R (Green) v Glos. County Council; R (Rowe and Hird) v Somerset County Council [2011] EWHC 2687 (Admin); [2011] EWHC 3215 (Admin)

Subjects: Disability Equality Duty – s 49A Disability Discrimination Act 1995 – Public Sector Equality Duty – s 149 Equality Act 2010

Cs, who were residents of the D local authorities, sought judicial review of decisions to withdraw funding from their local public libraries on the grounds that Ds had failed to comply with their public sector equality duties.

Facts

Cs were residents of Somerset and Gloucestershire who brought judicial review actions against decisions to withdraw funding from a number of static public libraries. Ms Hird had a reading disability and used her library for books, especially audio books, and internet access. Cs claimed inter alia that the decisions were taken without “due regard” to the “needs” set out 5 49A(1) Disability Discrimination Act 1995 and s 149 Equality Act 2010. EIAs had been carried out by both Ds.

Held

His Honour Judge McKenna held that the decisions of both Ds had been unlawful. The real question is whether there was a conscious directing of the mind by the decision makers to their obligations under the legislation and in particular to the need to exercise the duty to have ”due regard” in substance, with rigour and based on sufficient information, appropriately analysed. The existence of EIAs is not an invariable necessity for conformity with the duties nor is it determinative evidence that “due regard” regard has been given. Ds were not required, in having “due regard” to those “needs” to achieve particular outcomes or devise policies to achieve outcomes and having “due regard” permitted a degree of latitude in how an authority approaches its consideration for various needs. It was also not determinative that the decision makers did not make specific reference to the statutory duties. It is substance and not form which is the benchmark.

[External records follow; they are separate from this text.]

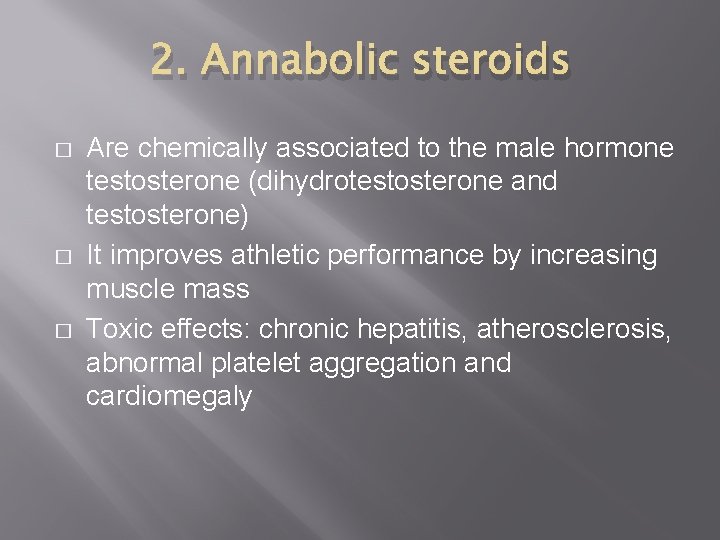 2. Annabolic steroids � � � Are chemically associated to the male hormone testosterone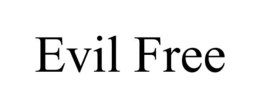 EVIL FREE trademark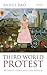 Third World Protest: Between Home and the World 1st edition by Rao, Rahul (2010) Hardcover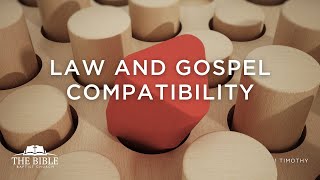 Law and Gospel Compatibility  1 Timothy  Lesson 2 [upl. by Aryek]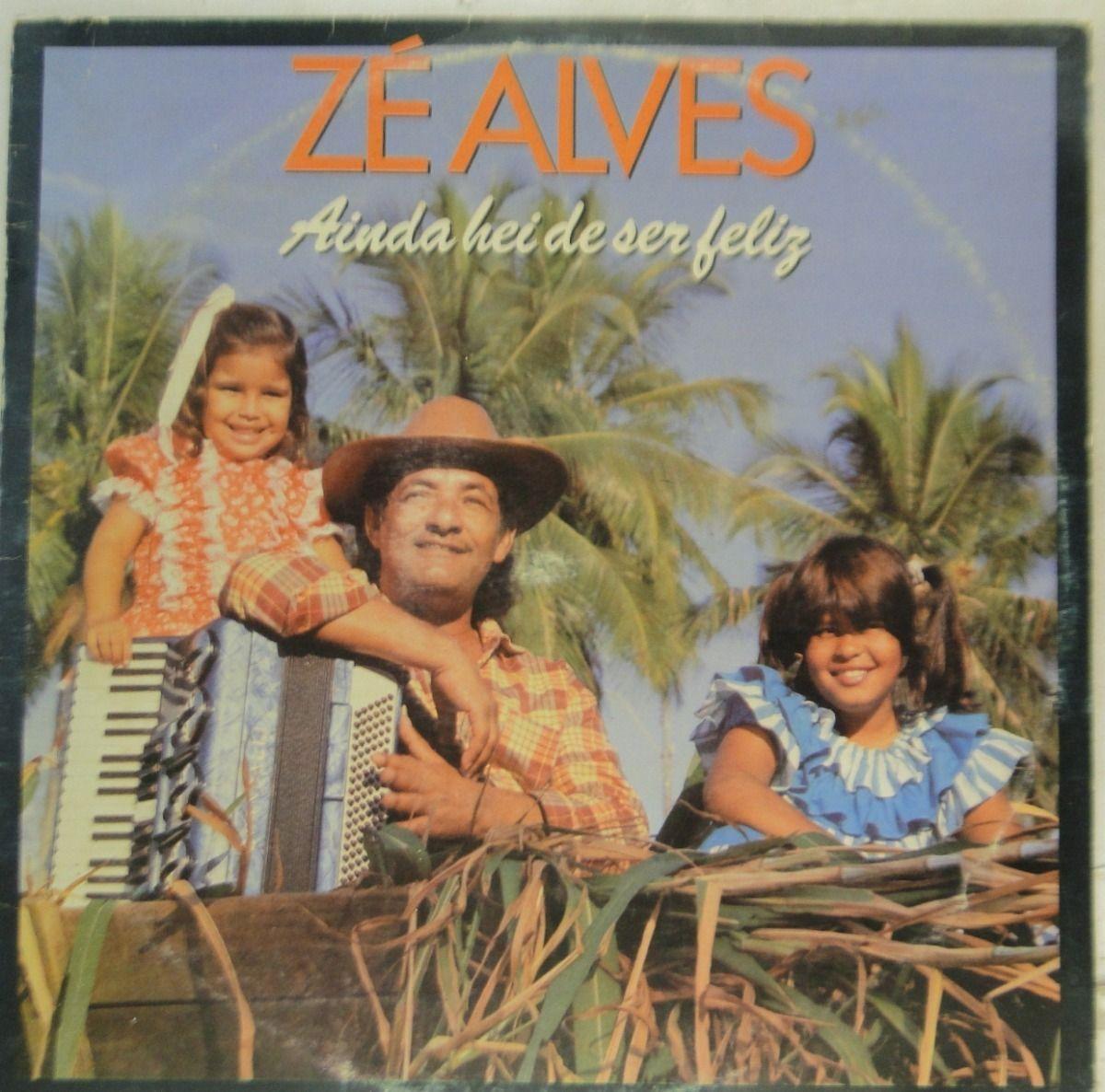 Capa do Álbum "Ainda Hei de Ser Feliz", de Zé Alves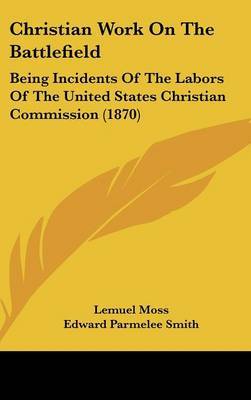 Christian Work On The Battlefield: Being Incidents Of The Labors Of The United States Christian Commission (1870) by Edward Parmelee Smith image
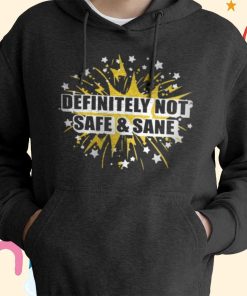 Definitely Not Safe & Sane T-Shirt, Hoodie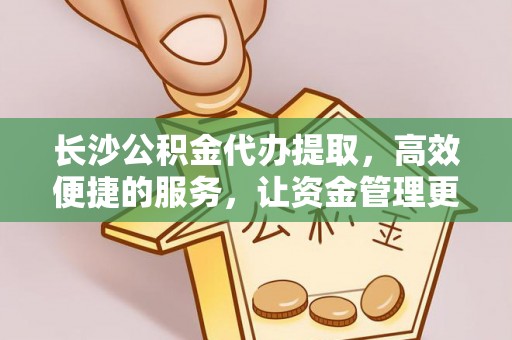 资金长沙公积金代办提取，高效便捷的服务，让资金管理更轻松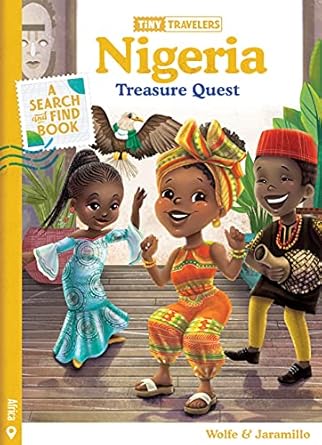tiny travelers nigeria treasure quest 1st edition steven wolfe pereira ,susie jaramillo 1945635681,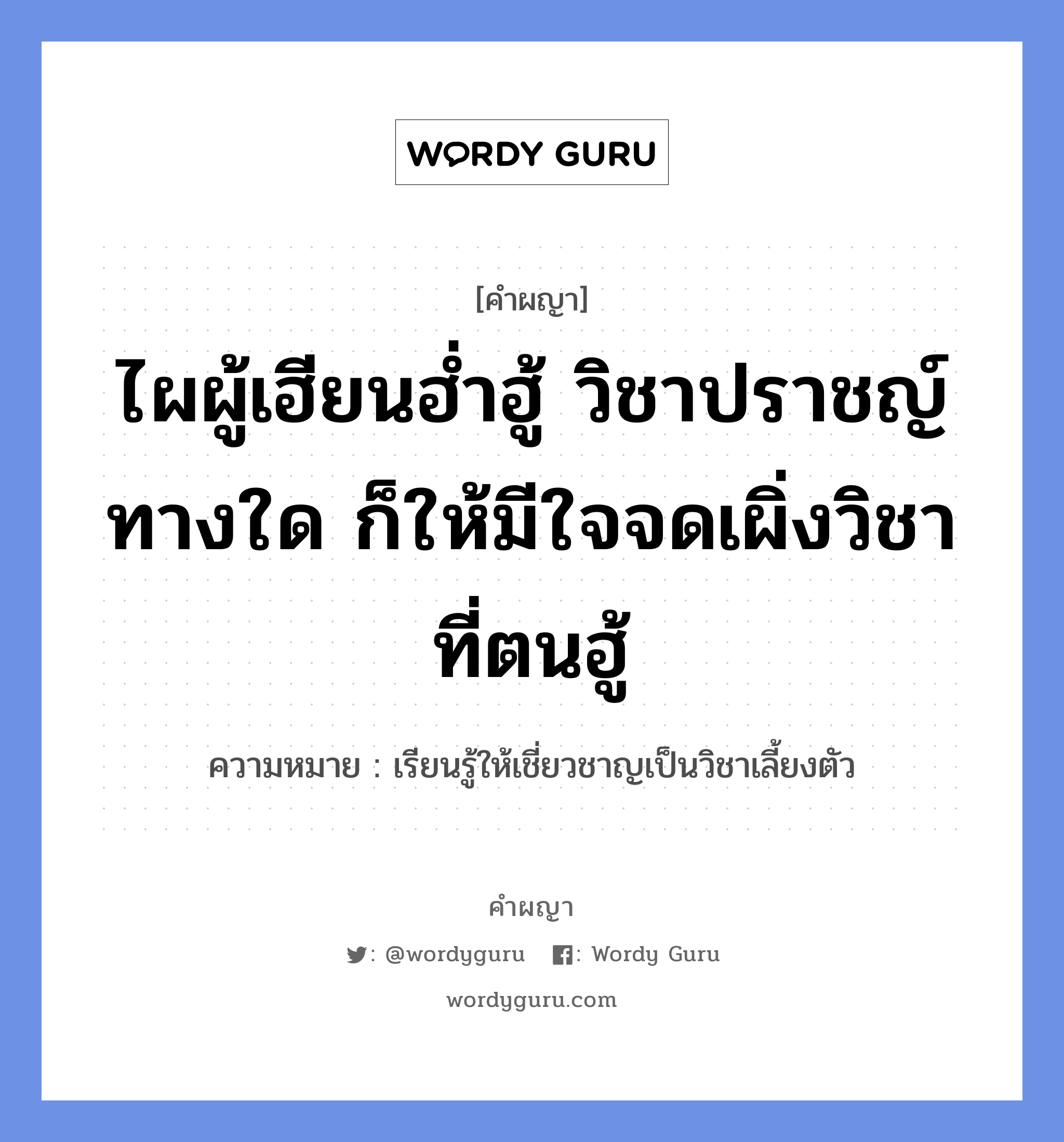 ไผผู้เฮียนฮ่ำฮู้ วิชาปราชญ์ทางใด ก็ให้มีใจจดเผิ่งวิชาที่ตนฮู้ หมายถึงอะไร?, คำผญา ไผผู้เฮียนฮ่ำฮู้ วิชาปราชญ์ทางใด ก็ให้มีใจจดเผิ่งวิชาที่ตนฮู้ ความหมาย เรียนรู้ให้เชี่ยวชาญเป็นวิชาเลี้ยงตัว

The court rejected the argument that the decision makers were unaware of their duties because the documentation before them did not refer to the statutory language; there was no obligation to refer to it, although it would have been better practice. The court also rejected the argument that the duty was not complied with because the analysis of the effects on the protected groups took place after the formal decisions had been made rather than at a formative stage. The stage at which the duty is to be performed is not at the early stage when officers are contemplating policy options but as part of the decision making process. On the evidence no such ”due regard” was had in substance. Both Ds failed to comply with their obligations. They should have undertaken a sufficiently thorough information gathering exercise and properly analysed that information.

Comment

The judgment stressed the importance of complying with the public sector equality duties in substance rather than merely in form. Any EIA which a local authority undertakes should be carefully directed to showing that “due regard” has been given to all the statutory ”needs”. In addition, decision makers should show that they have consciously directed their minds to the ”needs” under the legislation. It would be good practice for the public sector equality duties to be explicitly brought to the attention of decision makers in any documentation, such as EIAs, before them.